Israel-based Teva Pharmaceutical Industries in May stopped production of a widely used anesthetic after U.S. inspectors took issue with manufacturing practices. When Hospira ran into similar problems, Fresenius had a temporary U.S. monopoly on the product. Fatalities forced Baxter International to recall anti-blood clotting drug heparin in early 2008, giving Fresenius a temporary monopoly in that segment too, which has translated into a dominant market position.

Overall the market is expected to see swift growth over the next few years as blockbusters including Sanofi-Aventis's Taxotere chemotherapy drug lose patent protection.

Injectable drugs worth $40 billion in 2008 sales will attract generic competition over the next nine years, according to British market researcher Espicom Business Intelligence.

Fresenius -with former Credit Suisse investment banker Stephan Sturm in charge of its finances - is building a history of successful takeovers.
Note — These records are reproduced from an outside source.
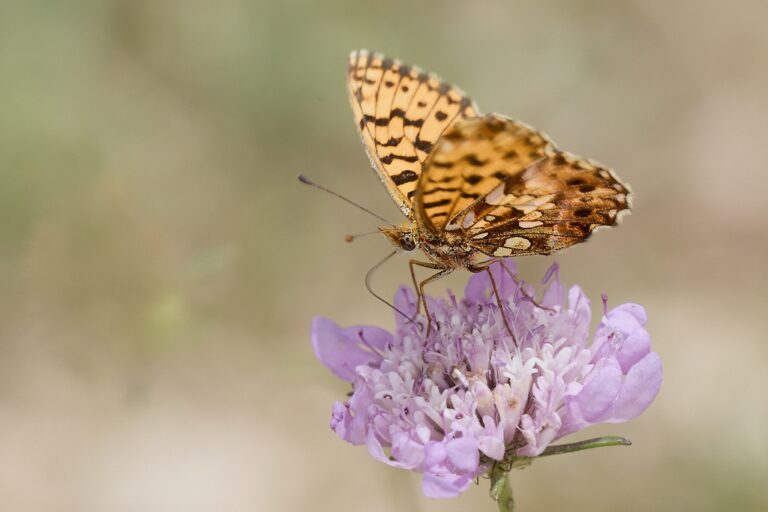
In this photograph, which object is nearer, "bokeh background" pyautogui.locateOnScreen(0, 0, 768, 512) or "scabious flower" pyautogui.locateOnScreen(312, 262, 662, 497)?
"scabious flower" pyautogui.locateOnScreen(312, 262, 662, 497)

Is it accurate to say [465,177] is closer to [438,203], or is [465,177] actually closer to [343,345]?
[438,203]

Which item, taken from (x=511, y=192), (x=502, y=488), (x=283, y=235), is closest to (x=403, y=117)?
(x=511, y=192)

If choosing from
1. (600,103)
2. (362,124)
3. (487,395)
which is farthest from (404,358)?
(600,103)

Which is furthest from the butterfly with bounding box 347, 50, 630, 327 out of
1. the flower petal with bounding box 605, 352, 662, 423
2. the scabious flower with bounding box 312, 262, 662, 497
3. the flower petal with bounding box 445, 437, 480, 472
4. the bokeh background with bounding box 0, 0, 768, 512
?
the bokeh background with bounding box 0, 0, 768, 512

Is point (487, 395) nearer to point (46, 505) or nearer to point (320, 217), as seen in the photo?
point (46, 505)

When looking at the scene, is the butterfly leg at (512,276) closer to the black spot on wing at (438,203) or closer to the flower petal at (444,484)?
the black spot on wing at (438,203)

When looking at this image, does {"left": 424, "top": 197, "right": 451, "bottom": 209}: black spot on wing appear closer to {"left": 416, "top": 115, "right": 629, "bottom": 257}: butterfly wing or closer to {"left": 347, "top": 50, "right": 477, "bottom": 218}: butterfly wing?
{"left": 416, "top": 115, "right": 629, "bottom": 257}: butterfly wing
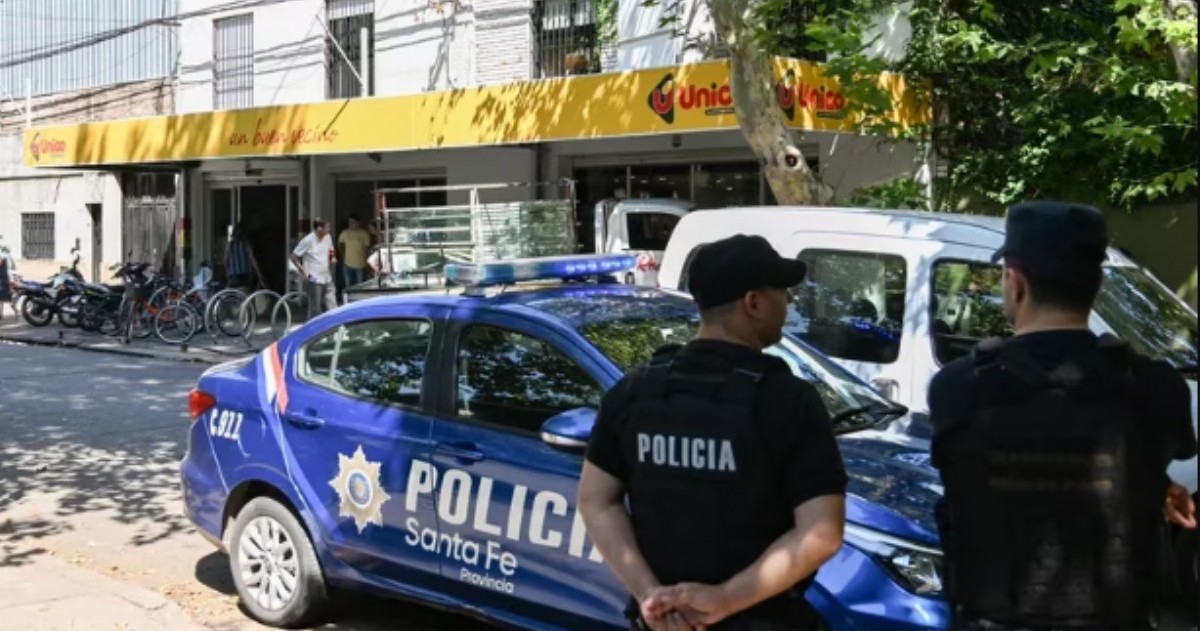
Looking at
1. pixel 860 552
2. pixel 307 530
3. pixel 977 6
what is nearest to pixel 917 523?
pixel 860 552

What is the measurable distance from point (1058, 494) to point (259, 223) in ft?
74.5

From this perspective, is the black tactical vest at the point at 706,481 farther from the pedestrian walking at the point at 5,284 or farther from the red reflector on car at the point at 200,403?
the pedestrian walking at the point at 5,284

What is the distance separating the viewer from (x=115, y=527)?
297 inches

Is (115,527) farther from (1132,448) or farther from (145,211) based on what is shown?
(145,211)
In 2006, its FMC unit bought U.S. rival Renal Care Group, cementing its position as the largest U.S. operator of dialysis clinics. The year before, Fresenius acquired German hospital operator Helios.

"I clearly expect more deals in (the injectable generics) market next year," said Bankhaus Lampe analyst Leslie Iltgen. "Fresenius will probably look for (fairly large deals) but arguably something smaller than APP."